The Crossrail programme is putting data at the heart of managing an enormous engineering project. Earlier this month, I was one of a delegation who visited Crossrail HQ for a talk with Malcolm Taylor, Crossrail’s Head of Technical Information. Using data to ensure success in large scale project delivery sounds impressive. But what does that mean? What does that look like?
Singing the blue(print)s
It’s all about Building Information Modelling (BIM). Is that just digital blueprints? 3D models and that’s about it? Not at all. At Crossrail, BIM has evolved into an ethos that drives their delivery. What started out as relatively simple digital blueprints has snowballed into a cultural change that puts technical information at the heart of project delivery.

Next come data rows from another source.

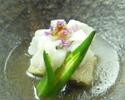 【夏季の鱧を嗜む昼懐石】夏季の風物詩ハモ料理を愉しむ夏季節限定ハモ昼懐石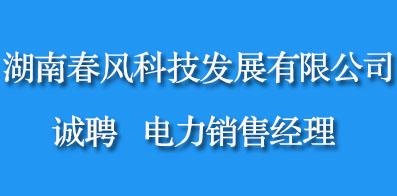 湖南春风科技发展有限公司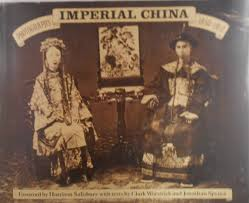 imperial china imperial china photographs 1850 1912 asia house gallery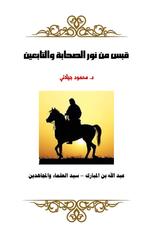 عبدالله بن المبارك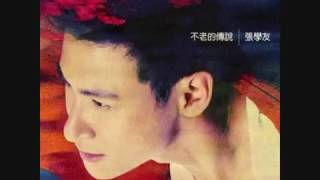 Jacky Cheung Legend Of Never Aging. 張學友 不老的傳說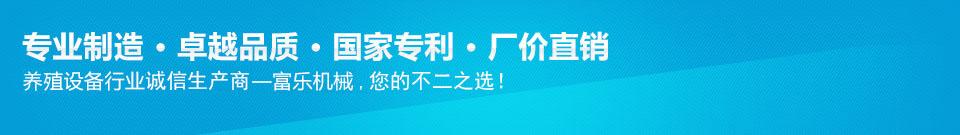 德赢尤文图斯机械--中国养殖设备行业首选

They’re proud to say they’re building two Elizabeth lines, one made of steel and concrete, one made from BIM and GIS (Geographic Information Systems). By building a culture where data is procured, shared and used as a matter of routine, Crossrail has at its disposal a comprehensive digital model of its 70 miles of construction works. Collaborating with a diverse range of data controllers, including energy and utility companies, they have developed a multi-layered digital blueprint that offers a breadth of detail that is breathtaking. They hold comprehensive inventories of components from nuts and bolts to steel girders, each with its own unique ID. And they map gas lines, electricity cables, plumbing, and underground tunnels (to name but a few) to build an interactive model that can be viewed at multiple levels of complexity.
It doesn’t stop at design documentation - even individual bits of equipment being used are represented in the database. Their barcodes are scanned on arrival on site which is used to identify them so their history and associated details can be stored and retrieved.
Sharing is caring
At Crossrail, data is not just collected but is shared - made available to all who might need to use it. By using a cloud-hosted Common Data Environment (CDE) they are better able to collaborate with a wide range of contractors. Everyone accesses and works from the same shared files, so every time information is edited or amended it is immediately available to all parties. This ensures a common mutual understanding across the project. But don’t underestimate the challenge in implementing this. It took time and effort to get right, a significant part of which was ensuring contractors were on-board with this novel approach.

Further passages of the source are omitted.